Benzo(a)pyrene (BaP) is one of the strongest carcinogens in cigarette smoke, which is an established human carcinogen. Twist, a transcription factor of the basic helix-loop-helix class, is reported to regulate lung cancer metastasis. Evidence has shown that BaP could induce Twist mRNA expression in non-small cell lung cancer (NSCLC) cell line A549 and promote lung adenocarcinoma cell invasion. However, it is unclear whether BaP promotes the migration and invasion of NSCLC cells by Twist modulation.
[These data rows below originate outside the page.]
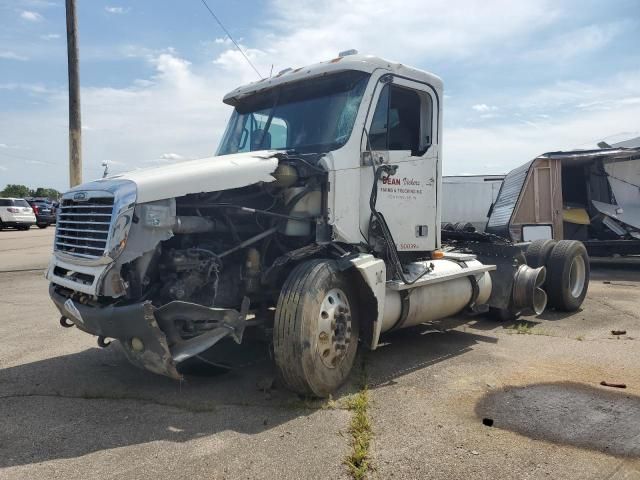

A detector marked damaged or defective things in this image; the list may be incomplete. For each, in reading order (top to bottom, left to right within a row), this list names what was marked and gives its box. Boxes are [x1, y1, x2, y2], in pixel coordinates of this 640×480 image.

crumpled hood [106, 150, 278, 202]
damaged truck cab [47, 53, 588, 398]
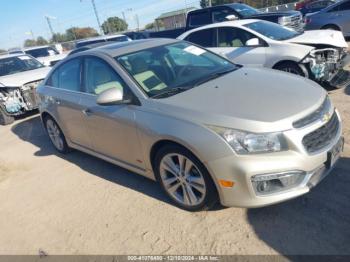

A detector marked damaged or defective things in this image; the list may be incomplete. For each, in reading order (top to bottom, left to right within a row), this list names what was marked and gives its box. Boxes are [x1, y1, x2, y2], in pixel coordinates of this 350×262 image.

damaged vehicle [0, 53, 51, 125]
damaged vehicle [178, 19, 350, 89]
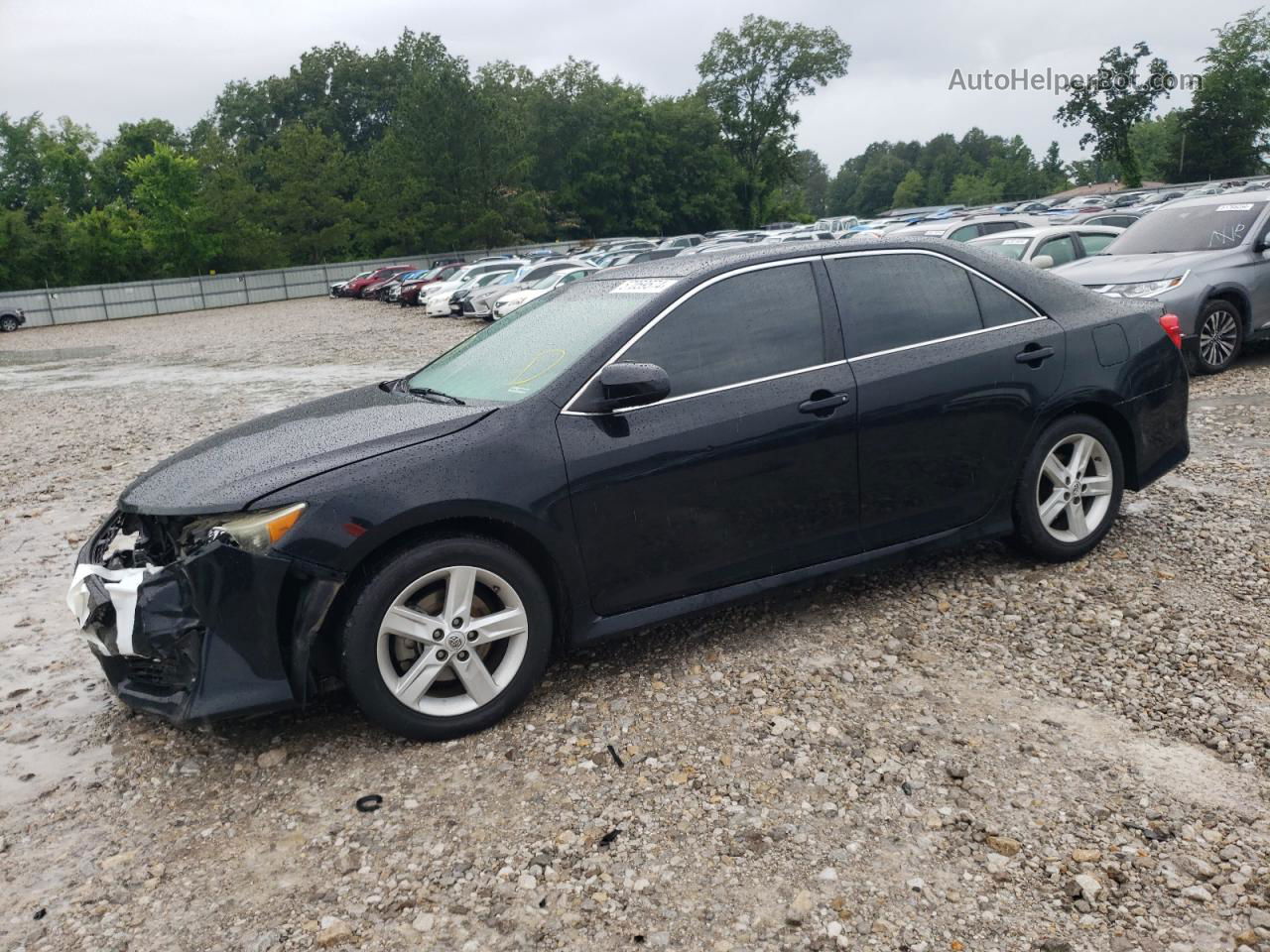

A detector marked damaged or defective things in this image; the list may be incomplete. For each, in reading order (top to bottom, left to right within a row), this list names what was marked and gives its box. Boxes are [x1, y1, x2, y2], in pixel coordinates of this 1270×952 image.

A549 cell was exposed to BaP for different time. MTT assay was applied to assess cell proliferation. Silencing of Twist was done by small interfering RNA. Wound-healing assay was used to evaluate the capability of cell migration. Transwell assay was used to detect the capability of cell invasion. Western blotting and quantitative polymerase chain reaction were used to detect Twist expression. The levels of Twist protein expression and mRNA expression were increased with the treatment of BaP, compared with solvent control. The capability of wound healing of A549 cells was increased in BaP-treated group, compared with solvent control. BaP enhanced the capability of invasion of A549 cells. Twist knockdown could block the migration and invasion of A549 cells induced by BaP treatment. The mRNA levels of Twist were higher in metastatic NSCLC tissue samples than in primary NSCLC tissue samples, and higher levels of Twist mRNA were observed in metastatic NSCLC tissue samples with smoking history than in those with nonsmoking history. BaP treatment could promote the migration and invasion of NSCLC cells by up-regulating Twist expression.